France Kafka ou France hystérique !

L'écrivain Mabrouck Rachedi s'imagine dans la tête de l'élève de CE2 qui a été convoqué par la police après sa réaction aux attentats. L'enfant avait perturbé la minute de silence. 


Je m'appelle Ahmed. J'ai 8 ans. Y a beaucoup de bruit autour de moi. Des gens qui m'expliquent - non qui m'engueulent. Ils disent que j'ai fait une connerie. J'ai dit que j'étais avec les terroristes quand la maîtresse m'a demandé si j'étais avec Charlie. Moi j'aime bien déconner. Ca fait rire les copains. La dernière fois, j'ai blagué que j'étais Superman, et puis une autre fois, je me suis moqué des chicots dégueus du gros Bouboule. La maîtresse m'a dit que c'était mal, je me suis excusé et ça s'est arrêté là. Pour cette vanne sur Charlie qu'a même pas fait rire les copains, on m'envoie en "audition libre" devant un "officier de police judiciaire" pour "apologie du terrorisme".
Je comprends rien à ce qui m'arrive mais j'apprends plein de mots nouveaux. Ca va faire plaisir à la maîtresse qui dit que je manque de vocabulaire. Les copains, y vont être verts quand y verront que je connais plus qu'eux. Mais bon, on me laisse pas aller à l'école. C'est comme ça que j'apprendrai, il paraît. Apprendre quoi ? Y me disent pas. Ma soeur, elle a connu Les souffrances du jeune Werther en regardant Violetta. Moi, je fais mon éducation au commissariat. Je répète: c'est comme ça que j'apprendrai, il paraît.

 

Aimer cette France où je "comparais en audition libre"?

 

Les grands, ils me disent rien. Enfin si, ils crient, ils ordonnent mais ils expliquent rien. Ils me disent "faut respecter les morts", "faut arrêter les conneries". Ils me disent jamais pourquoi ce que j'ai fait, c'est mal. Ils me disent qu'il faut que je m'explique mais eux, ils s'expliquent jamais. Ils m'expliquent jamais.
Y me disent aussi "faut aimer la France". Cette France où un directeur d'école porte plainte contre un élève de CE2? Cette France où je comparais en "audition libre"? (tu vois que j'ai appris un nouveau mot de vocabulaire, elle va être contente la maîtresse) J'avoue, j'ai un peu de mal à l'aimer cette France aujourd'hui. Elle sent encore plus mauvais que l'haleine du gros Bouboule, cette France qui voit en moi un djihadiste en puissance. Hé les grands, j'ai 8 ans. Vous dites que je déconne mais vous déconnez pas un peu en ce moment ?

LIGNES DE DONNÉES
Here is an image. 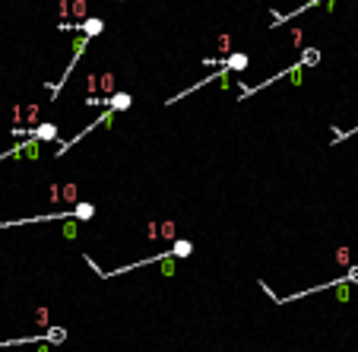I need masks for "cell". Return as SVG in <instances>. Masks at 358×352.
<instances>
[{
	"instance_id": "1",
	"label": "cell",
	"mask_w": 358,
	"mask_h": 352,
	"mask_svg": "<svg viewBox=\"0 0 358 352\" xmlns=\"http://www.w3.org/2000/svg\"><path fill=\"white\" fill-rule=\"evenodd\" d=\"M39 156H42V143L35 140V137H26V140L16 143L13 150L0 153V162H4V159H39Z\"/></svg>"
},
{
	"instance_id": "2",
	"label": "cell",
	"mask_w": 358,
	"mask_h": 352,
	"mask_svg": "<svg viewBox=\"0 0 358 352\" xmlns=\"http://www.w3.org/2000/svg\"><path fill=\"white\" fill-rule=\"evenodd\" d=\"M32 137L39 143H51V140H58L61 134H58V124H54V121H39L32 127Z\"/></svg>"
},
{
	"instance_id": "3",
	"label": "cell",
	"mask_w": 358,
	"mask_h": 352,
	"mask_svg": "<svg viewBox=\"0 0 358 352\" xmlns=\"http://www.w3.org/2000/svg\"><path fill=\"white\" fill-rule=\"evenodd\" d=\"M130 105H134V96H130V92H111V96H108V108L115 111V115L130 111Z\"/></svg>"
},
{
	"instance_id": "4",
	"label": "cell",
	"mask_w": 358,
	"mask_h": 352,
	"mask_svg": "<svg viewBox=\"0 0 358 352\" xmlns=\"http://www.w3.org/2000/svg\"><path fill=\"white\" fill-rule=\"evenodd\" d=\"M70 210H73V219H77V222H89L92 216H96V207L86 203V200H80L77 207H70Z\"/></svg>"
},
{
	"instance_id": "5",
	"label": "cell",
	"mask_w": 358,
	"mask_h": 352,
	"mask_svg": "<svg viewBox=\"0 0 358 352\" xmlns=\"http://www.w3.org/2000/svg\"><path fill=\"white\" fill-rule=\"evenodd\" d=\"M191 254H194V242H187V238H178L172 245V257H181L184 261V257H191Z\"/></svg>"
},
{
	"instance_id": "6",
	"label": "cell",
	"mask_w": 358,
	"mask_h": 352,
	"mask_svg": "<svg viewBox=\"0 0 358 352\" xmlns=\"http://www.w3.org/2000/svg\"><path fill=\"white\" fill-rule=\"evenodd\" d=\"M61 203H70V207H77V203H80V191H77V184H64V188H61Z\"/></svg>"
},
{
	"instance_id": "7",
	"label": "cell",
	"mask_w": 358,
	"mask_h": 352,
	"mask_svg": "<svg viewBox=\"0 0 358 352\" xmlns=\"http://www.w3.org/2000/svg\"><path fill=\"white\" fill-rule=\"evenodd\" d=\"M64 340H67V327H51V330H45V343L61 346Z\"/></svg>"
},
{
	"instance_id": "8",
	"label": "cell",
	"mask_w": 358,
	"mask_h": 352,
	"mask_svg": "<svg viewBox=\"0 0 358 352\" xmlns=\"http://www.w3.org/2000/svg\"><path fill=\"white\" fill-rule=\"evenodd\" d=\"M298 64L301 67H317L320 64V51L317 48H305V51H301V58H298Z\"/></svg>"
},
{
	"instance_id": "9",
	"label": "cell",
	"mask_w": 358,
	"mask_h": 352,
	"mask_svg": "<svg viewBox=\"0 0 358 352\" xmlns=\"http://www.w3.org/2000/svg\"><path fill=\"white\" fill-rule=\"evenodd\" d=\"M99 89H102V99H108L115 92V73H102L99 77Z\"/></svg>"
},
{
	"instance_id": "10",
	"label": "cell",
	"mask_w": 358,
	"mask_h": 352,
	"mask_svg": "<svg viewBox=\"0 0 358 352\" xmlns=\"http://www.w3.org/2000/svg\"><path fill=\"white\" fill-rule=\"evenodd\" d=\"M23 111H26V124H29L26 131H32V127L39 124V105H29V108H23Z\"/></svg>"
},
{
	"instance_id": "11",
	"label": "cell",
	"mask_w": 358,
	"mask_h": 352,
	"mask_svg": "<svg viewBox=\"0 0 358 352\" xmlns=\"http://www.w3.org/2000/svg\"><path fill=\"white\" fill-rule=\"evenodd\" d=\"M219 51H222V58L232 54V35H219Z\"/></svg>"
},
{
	"instance_id": "12",
	"label": "cell",
	"mask_w": 358,
	"mask_h": 352,
	"mask_svg": "<svg viewBox=\"0 0 358 352\" xmlns=\"http://www.w3.org/2000/svg\"><path fill=\"white\" fill-rule=\"evenodd\" d=\"M73 13H77V20L83 23L86 20V0H73Z\"/></svg>"
},
{
	"instance_id": "13",
	"label": "cell",
	"mask_w": 358,
	"mask_h": 352,
	"mask_svg": "<svg viewBox=\"0 0 358 352\" xmlns=\"http://www.w3.org/2000/svg\"><path fill=\"white\" fill-rule=\"evenodd\" d=\"M48 194H51V203L58 207V203H61V184H51V188H48Z\"/></svg>"
},
{
	"instance_id": "14",
	"label": "cell",
	"mask_w": 358,
	"mask_h": 352,
	"mask_svg": "<svg viewBox=\"0 0 358 352\" xmlns=\"http://www.w3.org/2000/svg\"><path fill=\"white\" fill-rule=\"evenodd\" d=\"M64 235H67V238H77V222H73V219H67V229H64Z\"/></svg>"
},
{
	"instance_id": "15",
	"label": "cell",
	"mask_w": 358,
	"mask_h": 352,
	"mask_svg": "<svg viewBox=\"0 0 358 352\" xmlns=\"http://www.w3.org/2000/svg\"><path fill=\"white\" fill-rule=\"evenodd\" d=\"M336 261H339V264H349V248H339V251H336Z\"/></svg>"
},
{
	"instance_id": "16",
	"label": "cell",
	"mask_w": 358,
	"mask_h": 352,
	"mask_svg": "<svg viewBox=\"0 0 358 352\" xmlns=\"http://www.w3.org/2000/svg\"><path fill=\"white\" fill-rule=\"evenodd\" d=\"M346 280H349V283H358V267H349V270H346Z\"/></svg>"
},
{
	"instance_id": "17",
	"label": "cell",
	"mask_w": 358,
	"mask_h": 352,
	"mask_svg": "<svg viewBox=\"0 0 358 352\" xmlns=\"http://www.w3.org/2000/svg\"><path fill=\"white\" fill-rule=\"evenodd\" d=\"M162 235L172 238V235H175V222H162Z\"/></svg>"
}]
</instances>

CONSIGNE
Recopiez mot pour mot le passage du texte à lire qui commence à "Y me disent aussi" et se termine à "ce moment ?".

RÉPONSE COMPLÈTE
Y me disent aussi "faut aimer la France". Cette France où un directeur d'école porte plainte contre un élève de CE2? Cette France où je comparais en "audition libre"? (tu vois que j'ai appris un nouveau mot de vocabulaire, elle va être contente la maîtresse) J'avoue, j'ai un peu de mal à l'aimer cette France aujourd'hui. Elle sent encore plus mauvais que l'haleine du gros Bouboule, cette France qui voit en moi un djihadiste en puissance. Hé les grands, j'ai 8 ans. Vous dites que je déconne mais vous déconnez pas un peu en ce moment ?